> Given records
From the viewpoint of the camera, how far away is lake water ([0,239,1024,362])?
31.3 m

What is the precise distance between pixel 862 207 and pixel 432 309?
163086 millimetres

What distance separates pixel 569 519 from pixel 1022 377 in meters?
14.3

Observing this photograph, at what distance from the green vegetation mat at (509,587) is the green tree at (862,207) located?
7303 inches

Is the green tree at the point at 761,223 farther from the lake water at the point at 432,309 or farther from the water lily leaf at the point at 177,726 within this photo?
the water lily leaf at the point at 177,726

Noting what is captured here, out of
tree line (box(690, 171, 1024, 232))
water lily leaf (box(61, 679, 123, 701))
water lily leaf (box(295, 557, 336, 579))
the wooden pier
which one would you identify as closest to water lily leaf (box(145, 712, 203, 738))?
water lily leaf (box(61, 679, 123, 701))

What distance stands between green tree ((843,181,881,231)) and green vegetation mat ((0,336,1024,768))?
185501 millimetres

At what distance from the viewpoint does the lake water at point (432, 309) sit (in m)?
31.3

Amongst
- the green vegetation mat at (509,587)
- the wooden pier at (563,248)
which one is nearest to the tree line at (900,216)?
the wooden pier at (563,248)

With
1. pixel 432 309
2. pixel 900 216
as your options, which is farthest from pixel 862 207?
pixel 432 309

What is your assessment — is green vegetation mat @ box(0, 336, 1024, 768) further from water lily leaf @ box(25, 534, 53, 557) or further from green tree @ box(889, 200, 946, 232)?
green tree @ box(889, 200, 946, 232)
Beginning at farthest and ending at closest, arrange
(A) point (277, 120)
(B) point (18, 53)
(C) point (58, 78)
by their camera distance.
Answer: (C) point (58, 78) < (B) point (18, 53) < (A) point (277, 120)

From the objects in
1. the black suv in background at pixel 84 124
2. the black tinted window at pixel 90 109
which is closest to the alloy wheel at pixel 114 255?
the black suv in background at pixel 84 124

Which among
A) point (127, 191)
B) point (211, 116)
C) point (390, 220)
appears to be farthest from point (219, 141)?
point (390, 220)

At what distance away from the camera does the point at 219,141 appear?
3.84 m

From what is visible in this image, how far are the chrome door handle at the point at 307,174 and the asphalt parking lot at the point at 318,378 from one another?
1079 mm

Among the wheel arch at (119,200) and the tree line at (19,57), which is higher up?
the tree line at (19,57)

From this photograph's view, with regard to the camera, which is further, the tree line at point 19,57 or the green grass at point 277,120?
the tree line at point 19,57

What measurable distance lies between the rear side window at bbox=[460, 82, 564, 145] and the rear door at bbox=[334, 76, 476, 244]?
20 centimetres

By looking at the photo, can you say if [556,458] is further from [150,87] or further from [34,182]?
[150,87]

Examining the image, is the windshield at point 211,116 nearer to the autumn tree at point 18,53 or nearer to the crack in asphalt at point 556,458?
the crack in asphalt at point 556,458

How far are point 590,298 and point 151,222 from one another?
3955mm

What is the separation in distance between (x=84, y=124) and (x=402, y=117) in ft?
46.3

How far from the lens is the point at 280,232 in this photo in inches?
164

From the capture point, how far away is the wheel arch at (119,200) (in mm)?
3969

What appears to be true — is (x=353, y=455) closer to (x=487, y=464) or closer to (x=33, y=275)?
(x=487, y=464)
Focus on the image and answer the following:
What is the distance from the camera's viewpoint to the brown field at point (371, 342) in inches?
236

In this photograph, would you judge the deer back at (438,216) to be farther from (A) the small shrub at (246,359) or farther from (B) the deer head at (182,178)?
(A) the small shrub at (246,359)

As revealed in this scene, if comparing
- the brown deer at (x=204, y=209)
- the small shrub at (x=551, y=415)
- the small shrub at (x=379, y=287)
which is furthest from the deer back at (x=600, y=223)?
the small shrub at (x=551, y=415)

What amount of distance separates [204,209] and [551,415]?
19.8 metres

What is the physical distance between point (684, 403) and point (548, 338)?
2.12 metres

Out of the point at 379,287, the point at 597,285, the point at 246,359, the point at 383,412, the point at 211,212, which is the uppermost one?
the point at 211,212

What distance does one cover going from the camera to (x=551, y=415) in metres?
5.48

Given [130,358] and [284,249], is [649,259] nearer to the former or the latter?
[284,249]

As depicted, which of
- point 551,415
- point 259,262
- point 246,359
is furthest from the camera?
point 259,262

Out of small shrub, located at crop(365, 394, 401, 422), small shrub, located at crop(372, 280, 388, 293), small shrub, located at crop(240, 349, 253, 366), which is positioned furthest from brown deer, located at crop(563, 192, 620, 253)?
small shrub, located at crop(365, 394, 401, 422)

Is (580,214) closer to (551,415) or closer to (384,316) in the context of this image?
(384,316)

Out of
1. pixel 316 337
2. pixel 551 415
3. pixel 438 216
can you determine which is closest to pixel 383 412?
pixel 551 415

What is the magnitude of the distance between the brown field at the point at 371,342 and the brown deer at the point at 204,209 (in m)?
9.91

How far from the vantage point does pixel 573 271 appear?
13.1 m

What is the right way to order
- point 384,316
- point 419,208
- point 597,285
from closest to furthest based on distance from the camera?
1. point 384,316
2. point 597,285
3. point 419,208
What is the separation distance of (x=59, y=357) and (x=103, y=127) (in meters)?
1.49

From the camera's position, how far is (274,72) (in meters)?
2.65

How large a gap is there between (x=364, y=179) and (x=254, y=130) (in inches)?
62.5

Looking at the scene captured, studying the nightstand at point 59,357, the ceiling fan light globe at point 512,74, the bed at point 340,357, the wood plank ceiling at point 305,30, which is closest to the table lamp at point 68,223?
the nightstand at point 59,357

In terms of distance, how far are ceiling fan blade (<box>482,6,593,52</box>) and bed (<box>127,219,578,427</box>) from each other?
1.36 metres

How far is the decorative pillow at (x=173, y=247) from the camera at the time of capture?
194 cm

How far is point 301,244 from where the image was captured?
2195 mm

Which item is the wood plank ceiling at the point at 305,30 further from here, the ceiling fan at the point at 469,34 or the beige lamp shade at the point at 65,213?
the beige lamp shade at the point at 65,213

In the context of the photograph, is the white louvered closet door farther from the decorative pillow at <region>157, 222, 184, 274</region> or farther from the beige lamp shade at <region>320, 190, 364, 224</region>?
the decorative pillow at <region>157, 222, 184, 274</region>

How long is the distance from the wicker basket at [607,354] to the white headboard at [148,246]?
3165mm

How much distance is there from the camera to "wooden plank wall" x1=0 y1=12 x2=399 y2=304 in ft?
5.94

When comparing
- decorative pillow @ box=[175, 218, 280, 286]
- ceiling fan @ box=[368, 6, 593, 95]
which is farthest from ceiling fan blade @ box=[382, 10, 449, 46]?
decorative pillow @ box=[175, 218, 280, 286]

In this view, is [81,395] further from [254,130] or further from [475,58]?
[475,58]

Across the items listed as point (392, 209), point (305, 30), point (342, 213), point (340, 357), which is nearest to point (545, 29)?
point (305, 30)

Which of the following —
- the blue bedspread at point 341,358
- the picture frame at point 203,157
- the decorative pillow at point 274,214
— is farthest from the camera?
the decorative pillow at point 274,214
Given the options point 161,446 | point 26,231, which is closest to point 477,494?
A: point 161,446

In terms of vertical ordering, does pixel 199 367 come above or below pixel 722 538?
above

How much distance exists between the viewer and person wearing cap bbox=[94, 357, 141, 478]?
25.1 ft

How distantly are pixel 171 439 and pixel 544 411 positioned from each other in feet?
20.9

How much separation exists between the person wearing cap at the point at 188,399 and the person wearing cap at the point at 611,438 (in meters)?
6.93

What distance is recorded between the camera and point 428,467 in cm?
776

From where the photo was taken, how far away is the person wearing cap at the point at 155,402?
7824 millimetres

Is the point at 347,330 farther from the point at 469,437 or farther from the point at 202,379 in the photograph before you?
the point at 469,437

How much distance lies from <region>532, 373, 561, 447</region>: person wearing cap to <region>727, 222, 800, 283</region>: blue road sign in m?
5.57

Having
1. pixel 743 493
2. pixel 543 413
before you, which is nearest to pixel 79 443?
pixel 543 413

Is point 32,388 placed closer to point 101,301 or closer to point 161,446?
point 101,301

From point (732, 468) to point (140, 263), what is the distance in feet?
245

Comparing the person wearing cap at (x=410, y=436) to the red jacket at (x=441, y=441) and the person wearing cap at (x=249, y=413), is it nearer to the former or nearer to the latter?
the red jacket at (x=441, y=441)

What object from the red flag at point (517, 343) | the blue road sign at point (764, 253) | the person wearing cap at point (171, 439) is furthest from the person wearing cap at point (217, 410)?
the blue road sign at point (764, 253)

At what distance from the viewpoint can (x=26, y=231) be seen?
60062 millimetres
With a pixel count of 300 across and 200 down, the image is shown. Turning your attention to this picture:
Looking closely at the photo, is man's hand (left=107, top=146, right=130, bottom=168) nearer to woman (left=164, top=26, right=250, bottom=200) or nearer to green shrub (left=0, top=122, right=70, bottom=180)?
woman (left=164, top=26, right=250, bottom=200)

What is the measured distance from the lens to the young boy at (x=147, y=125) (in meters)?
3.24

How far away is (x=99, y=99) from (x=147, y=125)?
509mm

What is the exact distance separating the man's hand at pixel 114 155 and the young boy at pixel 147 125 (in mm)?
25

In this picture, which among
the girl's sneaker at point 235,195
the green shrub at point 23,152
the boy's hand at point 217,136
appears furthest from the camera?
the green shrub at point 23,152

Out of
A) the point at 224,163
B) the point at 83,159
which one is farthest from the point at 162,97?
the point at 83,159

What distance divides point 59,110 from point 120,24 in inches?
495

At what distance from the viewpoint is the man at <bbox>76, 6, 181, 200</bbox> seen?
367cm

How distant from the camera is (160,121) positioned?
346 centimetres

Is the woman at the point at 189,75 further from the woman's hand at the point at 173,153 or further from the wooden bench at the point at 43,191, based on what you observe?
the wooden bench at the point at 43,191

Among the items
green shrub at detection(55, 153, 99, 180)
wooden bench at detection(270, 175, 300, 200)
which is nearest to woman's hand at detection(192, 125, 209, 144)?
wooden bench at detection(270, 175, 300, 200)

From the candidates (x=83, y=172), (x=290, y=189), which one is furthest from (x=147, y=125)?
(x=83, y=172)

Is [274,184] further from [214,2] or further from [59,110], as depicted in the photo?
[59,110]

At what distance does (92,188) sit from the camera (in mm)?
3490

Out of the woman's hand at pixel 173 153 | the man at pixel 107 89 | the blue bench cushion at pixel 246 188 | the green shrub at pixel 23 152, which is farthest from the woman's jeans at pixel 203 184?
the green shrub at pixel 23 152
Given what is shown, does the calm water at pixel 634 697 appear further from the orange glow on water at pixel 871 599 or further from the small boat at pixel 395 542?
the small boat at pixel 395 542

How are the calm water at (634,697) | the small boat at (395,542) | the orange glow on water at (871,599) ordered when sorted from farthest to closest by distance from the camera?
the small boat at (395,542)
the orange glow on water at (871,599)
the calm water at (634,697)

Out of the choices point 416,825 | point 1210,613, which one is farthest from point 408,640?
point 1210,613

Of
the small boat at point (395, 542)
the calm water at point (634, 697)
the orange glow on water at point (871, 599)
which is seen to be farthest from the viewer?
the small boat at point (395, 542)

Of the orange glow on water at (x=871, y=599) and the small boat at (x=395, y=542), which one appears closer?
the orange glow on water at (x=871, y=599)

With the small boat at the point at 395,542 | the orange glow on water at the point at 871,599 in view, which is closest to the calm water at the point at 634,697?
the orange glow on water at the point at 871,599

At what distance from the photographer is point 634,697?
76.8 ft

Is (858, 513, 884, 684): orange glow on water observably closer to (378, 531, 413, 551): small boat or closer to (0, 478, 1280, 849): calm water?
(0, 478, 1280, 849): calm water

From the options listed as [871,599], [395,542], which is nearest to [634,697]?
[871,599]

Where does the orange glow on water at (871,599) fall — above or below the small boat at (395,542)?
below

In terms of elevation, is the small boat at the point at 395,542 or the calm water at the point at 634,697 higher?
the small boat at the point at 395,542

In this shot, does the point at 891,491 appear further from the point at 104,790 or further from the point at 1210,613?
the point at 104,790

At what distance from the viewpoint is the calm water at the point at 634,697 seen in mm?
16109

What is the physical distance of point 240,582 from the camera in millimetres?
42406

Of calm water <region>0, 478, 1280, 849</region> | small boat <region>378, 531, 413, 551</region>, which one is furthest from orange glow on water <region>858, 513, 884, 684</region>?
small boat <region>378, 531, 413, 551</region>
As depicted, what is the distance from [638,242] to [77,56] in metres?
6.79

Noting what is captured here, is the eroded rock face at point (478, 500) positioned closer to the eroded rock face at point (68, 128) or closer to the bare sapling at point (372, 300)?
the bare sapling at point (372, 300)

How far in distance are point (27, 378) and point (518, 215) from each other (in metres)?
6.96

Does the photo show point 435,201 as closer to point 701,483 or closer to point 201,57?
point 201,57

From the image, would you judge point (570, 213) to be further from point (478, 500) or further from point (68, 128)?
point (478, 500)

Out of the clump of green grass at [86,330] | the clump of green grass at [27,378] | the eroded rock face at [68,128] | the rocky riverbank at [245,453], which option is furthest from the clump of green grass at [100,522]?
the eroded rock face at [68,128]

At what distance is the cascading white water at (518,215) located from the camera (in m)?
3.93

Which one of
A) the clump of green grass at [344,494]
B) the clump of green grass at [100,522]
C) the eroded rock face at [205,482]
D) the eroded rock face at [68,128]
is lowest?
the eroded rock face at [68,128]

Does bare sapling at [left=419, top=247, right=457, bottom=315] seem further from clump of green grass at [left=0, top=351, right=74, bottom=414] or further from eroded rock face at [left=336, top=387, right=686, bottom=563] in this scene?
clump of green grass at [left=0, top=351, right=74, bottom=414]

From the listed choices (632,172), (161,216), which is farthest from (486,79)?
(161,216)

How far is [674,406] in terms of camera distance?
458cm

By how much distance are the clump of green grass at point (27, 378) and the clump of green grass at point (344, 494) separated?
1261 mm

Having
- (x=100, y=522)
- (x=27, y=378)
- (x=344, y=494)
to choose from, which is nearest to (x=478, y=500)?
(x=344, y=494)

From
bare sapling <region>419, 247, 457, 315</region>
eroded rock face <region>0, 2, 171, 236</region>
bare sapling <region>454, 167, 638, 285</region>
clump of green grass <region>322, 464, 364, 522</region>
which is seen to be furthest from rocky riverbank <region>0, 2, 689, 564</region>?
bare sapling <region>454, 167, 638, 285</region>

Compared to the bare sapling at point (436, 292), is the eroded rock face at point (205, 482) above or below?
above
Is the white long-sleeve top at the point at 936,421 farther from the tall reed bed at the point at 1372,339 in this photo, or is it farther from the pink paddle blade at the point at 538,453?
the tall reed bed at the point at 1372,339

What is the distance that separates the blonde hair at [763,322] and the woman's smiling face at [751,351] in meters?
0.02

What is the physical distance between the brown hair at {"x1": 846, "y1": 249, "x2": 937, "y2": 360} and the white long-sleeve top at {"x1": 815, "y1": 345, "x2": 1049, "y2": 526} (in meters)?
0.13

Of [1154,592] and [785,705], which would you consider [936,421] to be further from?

> Objective
Reproduce the items word for word, starting at the first line and ending with the line that contains "7303 inches".

> Right answer
From the viewpoint of the camera, how far away is lake water ([0,239,1024,362])?
31.3 m

What is the precise distance between pixel 862 207 and pixel 432 309?
163086 millimetres

What distance separates pixel 569 519 from pixel 1022 377 in meters?
14.3

Observing this photograph, at what distance from the green vegetation mat at (509,587) is the green tree at (862,207) located?
7303 inches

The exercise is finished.